/network-paper-2020

reboot of the 2017 network talk

Primary LanguageTeX

Mapping soilscapes using soil co-occurence networks

P. Roudier, D.E. Beaudette, D.R.J. O'Neale

Soils are arguably the most complex material on Earth, and present an important spatial variability. Across the landscape, different soils types will often be spatially intermingled. This is reflected by soil mapping units (SMU) being often composed of more than one soil taxa. The notion of soilscape reflects the fact that a landscape can be delineated into different such spatial units "including a limited number of soil classes that are geographically distributed according to an identifiable pattern" (Lagacherie et al., 2001).

The research field of network science offers new mathematical tools to visualize and analyze existing soil survey data, and explore its complex relational interactions. In this paper, we extract and visualize pedological information by analyzing the co-occurrence of soil taxa using a network approach.

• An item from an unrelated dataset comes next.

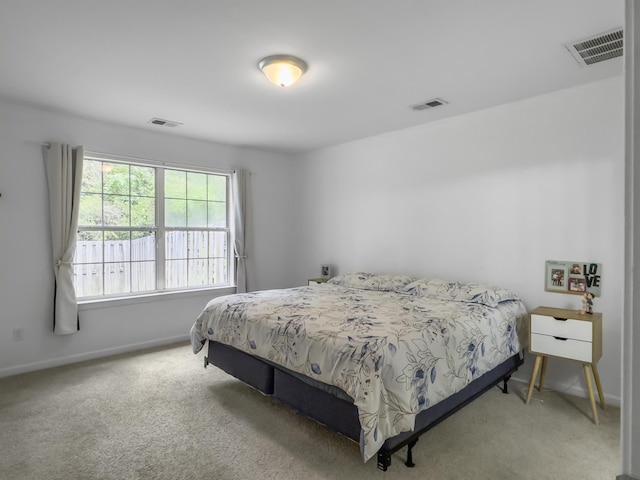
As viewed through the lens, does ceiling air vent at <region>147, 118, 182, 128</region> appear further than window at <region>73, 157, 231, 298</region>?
No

For any level of a given hierarchical soil classification system, the co-occurence of soil taxa within and between neighbouring SMUs can be described as a network graph. The structural properties of the resulting graphs can be analyzed, and tools such as community structure detection are used to classify their different nodes. Soilscapes are then delineated by mapping the identified communities back in geographical space. This approach also gives a method for quantifying the pedological complexity of different regions based on their constituent soil types, using metrics such as graph connectivity. Different levels of granularity for both the regional data and the soil classification data allow for views at different scales.

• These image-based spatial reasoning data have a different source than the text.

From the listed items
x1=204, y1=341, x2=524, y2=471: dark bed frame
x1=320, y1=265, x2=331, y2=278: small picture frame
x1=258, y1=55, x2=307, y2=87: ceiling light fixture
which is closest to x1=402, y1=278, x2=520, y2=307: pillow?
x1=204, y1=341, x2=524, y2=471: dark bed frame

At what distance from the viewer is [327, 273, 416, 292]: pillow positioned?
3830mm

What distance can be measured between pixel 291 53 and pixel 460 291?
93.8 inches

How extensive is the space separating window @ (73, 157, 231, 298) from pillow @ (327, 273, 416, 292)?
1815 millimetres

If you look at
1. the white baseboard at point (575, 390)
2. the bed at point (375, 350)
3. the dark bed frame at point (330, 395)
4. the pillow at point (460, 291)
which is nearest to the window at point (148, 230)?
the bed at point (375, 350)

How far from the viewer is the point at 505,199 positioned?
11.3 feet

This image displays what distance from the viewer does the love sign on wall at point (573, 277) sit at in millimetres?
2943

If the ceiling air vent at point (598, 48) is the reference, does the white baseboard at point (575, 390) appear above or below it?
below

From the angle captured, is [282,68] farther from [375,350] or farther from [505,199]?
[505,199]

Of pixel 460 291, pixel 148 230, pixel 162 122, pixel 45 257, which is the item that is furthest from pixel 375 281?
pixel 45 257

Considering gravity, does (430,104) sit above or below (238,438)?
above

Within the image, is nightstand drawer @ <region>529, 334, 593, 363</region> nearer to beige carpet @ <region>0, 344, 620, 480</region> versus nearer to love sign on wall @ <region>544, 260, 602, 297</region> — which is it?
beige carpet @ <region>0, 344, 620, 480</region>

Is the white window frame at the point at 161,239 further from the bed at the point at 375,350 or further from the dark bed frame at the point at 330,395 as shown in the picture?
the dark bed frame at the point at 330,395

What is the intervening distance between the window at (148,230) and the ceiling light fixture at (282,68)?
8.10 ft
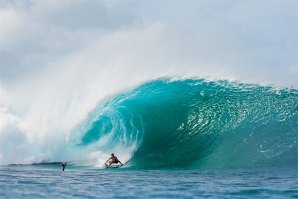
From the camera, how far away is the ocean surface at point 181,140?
11492mm

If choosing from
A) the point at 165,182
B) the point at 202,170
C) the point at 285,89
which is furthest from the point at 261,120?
the point at 165,182

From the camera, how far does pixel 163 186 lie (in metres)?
9.51

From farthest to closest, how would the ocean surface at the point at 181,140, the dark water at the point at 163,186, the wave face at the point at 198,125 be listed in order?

Network science offers the opportunity of new insights from looking at existing data in a new way. Soil survey data from S-Map (NZ) and USDA-NRCS (USA) are used to illustrate the value and originality of these new approaches.

Previous Work

Notes

  1. different ways in which you can create the adjacency matrix, and their relationship to "reality"

  2. interpretation of min vs. max spanning trees: correlation to reality

  3. conditional pruning of edges based on quantiles of edge weight

  4. max.spanning tree + edges with weight >= specified quantile. Some of these ideas are explored here: http://ncss-tech.github.io/AQP/sharpshootR/component-relation-graph.html

  5. networks / graphs as "efficient" representation of the "most important" pair-wise distances computed from soil profile data

  6. spatial adjacency networks, or some kind of hybrid between spatial + tabular adjacency information. This is a tough one, as the weight calculation is non-trivial and (of course) method-dependent. some ideas (not many!) here: http://ncss-tech.github.io/AQP/sharpshootR/common-soil-lines.html

  7. integration of "real" geomorphological observations into the process

  8. use of adj. matrix / graph to show transition probability sequence for soil color or horizon designation

  9. use of adj. matrix / graph to show correlation decisions for horizon designations or soil series

More notes

Just read through the Phillips (2013) paper. I noticed a couple of things:

  • indicator vs. weighted adj. matrix development based on "touching" polygons

  • relatively tiny study areas with a small "chunk" of all possible occurrence of the named soils

... Thinking about ways in which we can answer questions such as "how is this any different than Phillips (2013, 2016) ...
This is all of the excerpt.